TASK PROMPT: Find and copy every line in the records that includes the string "automated".

TASK INPUTS:
★ ★ ★ ★ ★

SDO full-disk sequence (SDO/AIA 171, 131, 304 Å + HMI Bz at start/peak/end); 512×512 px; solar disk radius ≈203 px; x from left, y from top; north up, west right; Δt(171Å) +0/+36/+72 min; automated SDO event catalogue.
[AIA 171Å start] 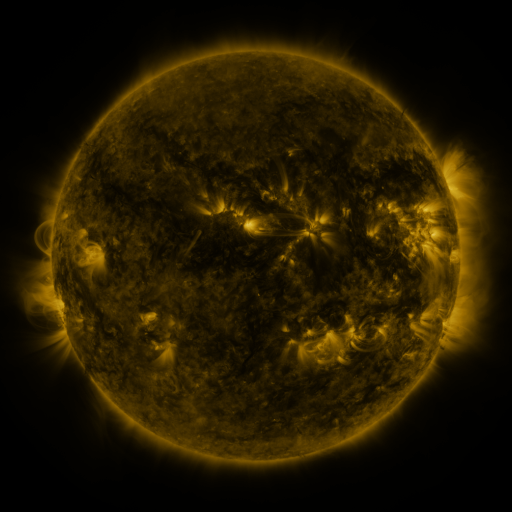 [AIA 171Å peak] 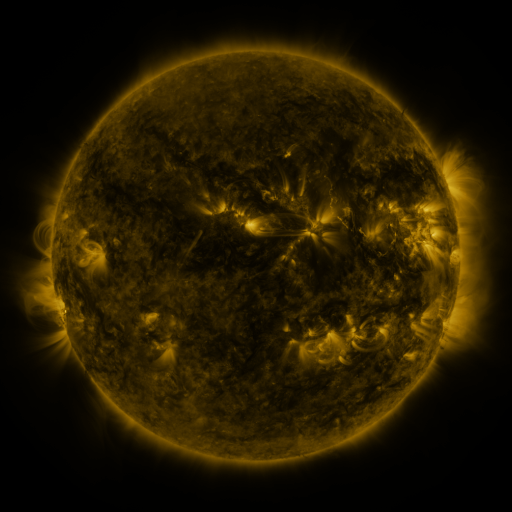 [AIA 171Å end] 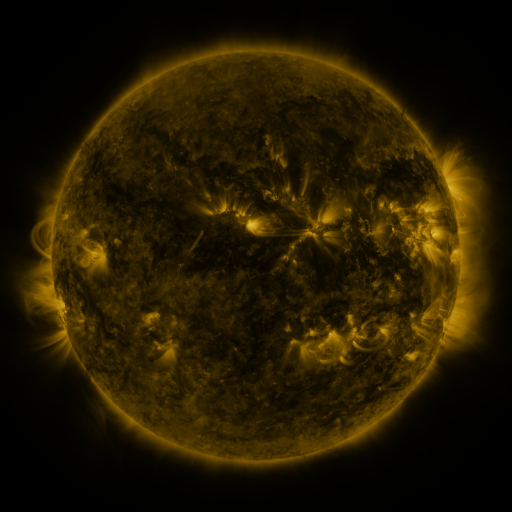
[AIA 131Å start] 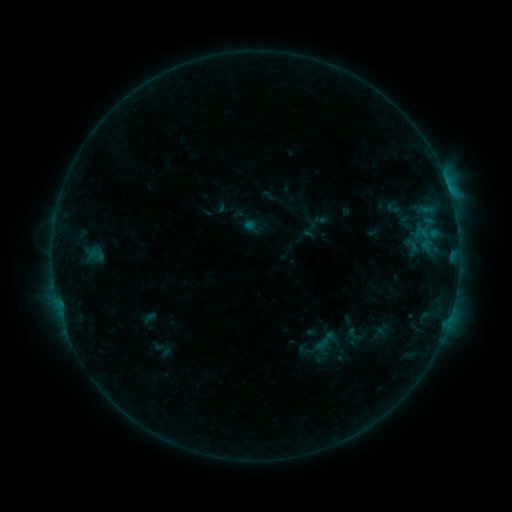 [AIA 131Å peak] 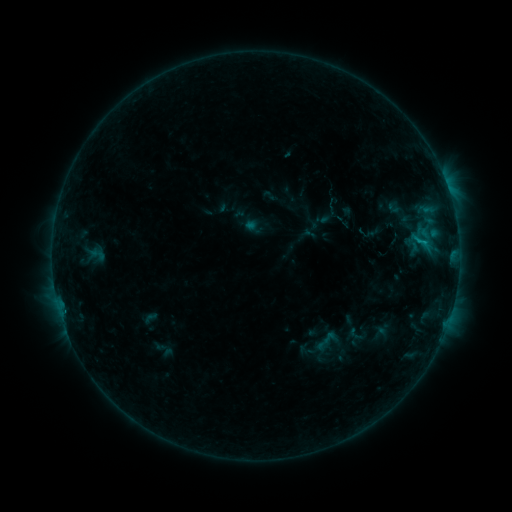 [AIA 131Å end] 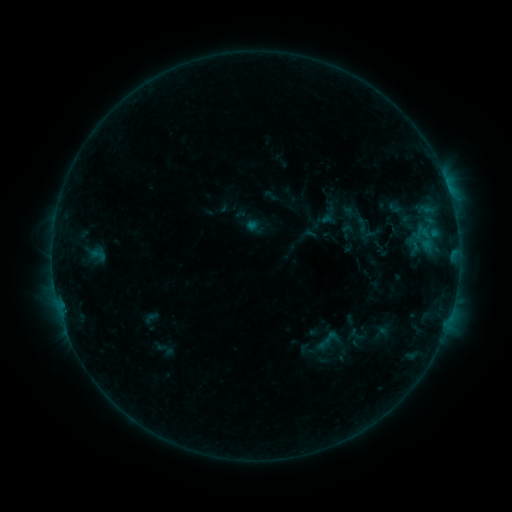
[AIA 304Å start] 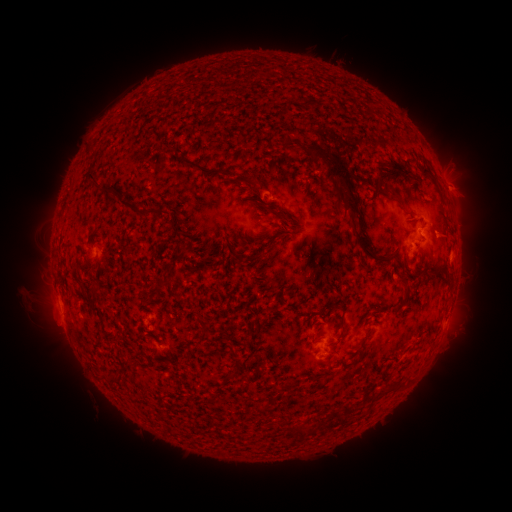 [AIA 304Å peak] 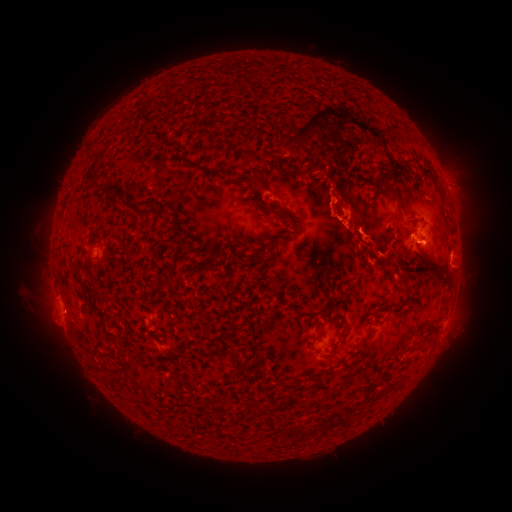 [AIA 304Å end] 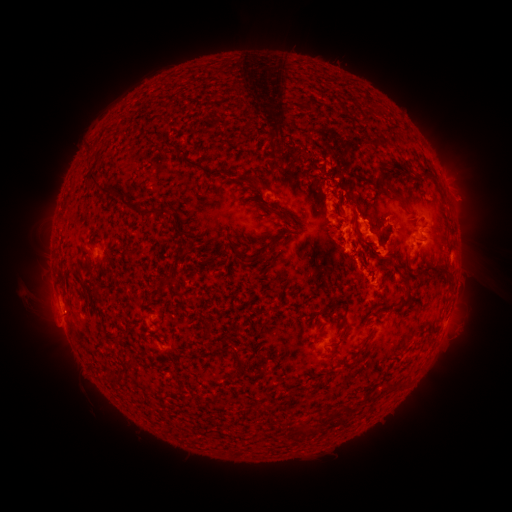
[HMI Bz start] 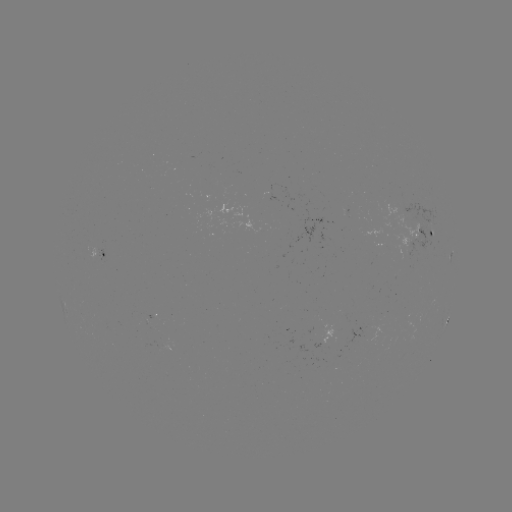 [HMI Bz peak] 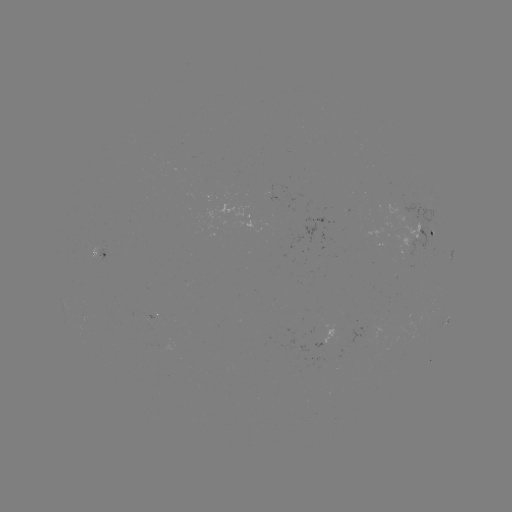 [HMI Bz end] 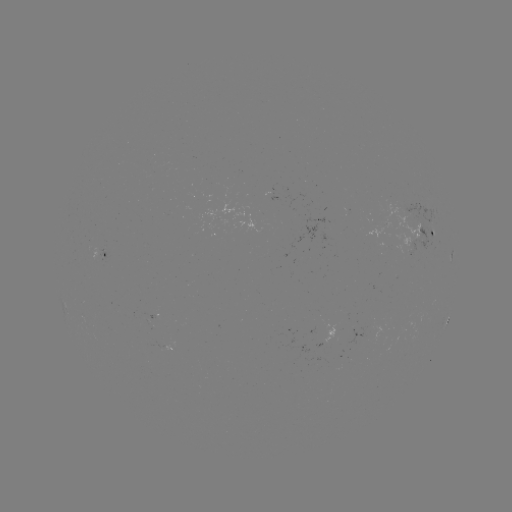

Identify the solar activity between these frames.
eruption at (361, 180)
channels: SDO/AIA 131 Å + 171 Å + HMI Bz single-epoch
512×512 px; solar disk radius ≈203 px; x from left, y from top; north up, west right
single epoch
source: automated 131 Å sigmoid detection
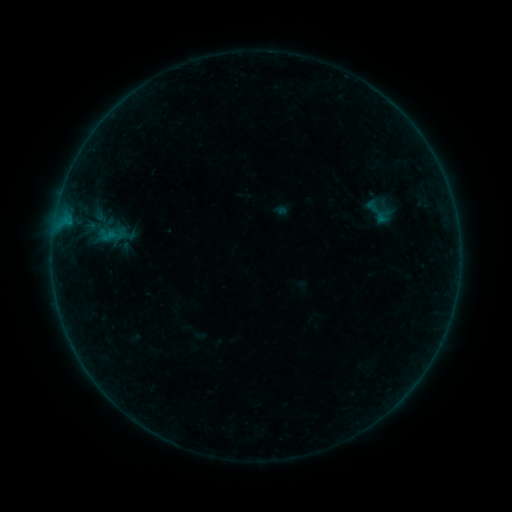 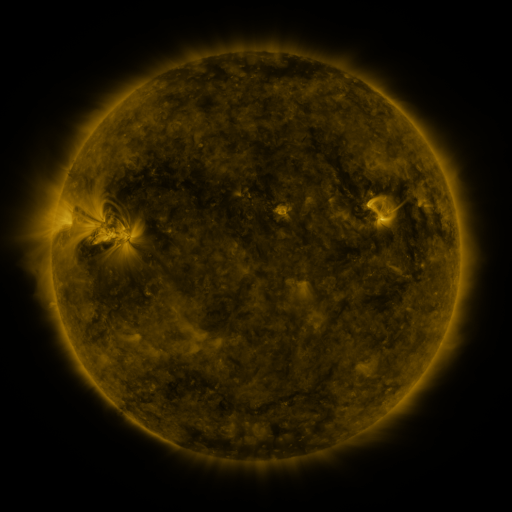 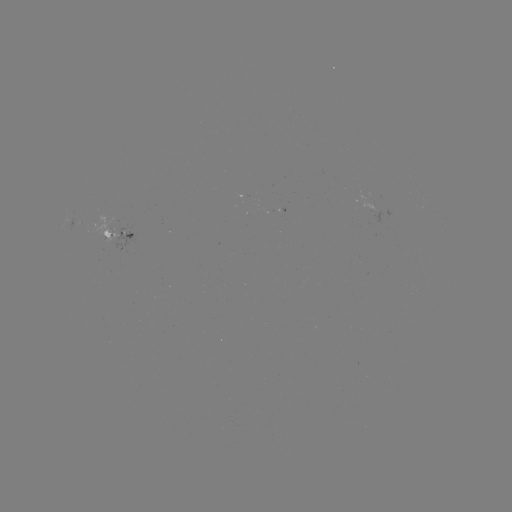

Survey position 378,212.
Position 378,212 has sigmoid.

★ ★ ★ ★ ★

ANSWER FOR THE TASK:
SDO full-disk sequence (SDO/AIA 171, 131, 304 Å + HMI Bz at start/peak/end); 512×512 px; solar disk radius ≈203 px; x from left, y from top; north up, west right; Δt(171Å) +0/+36/+72 min; automated SDO event catalogue.
source: automated 131 Å sigmoid detection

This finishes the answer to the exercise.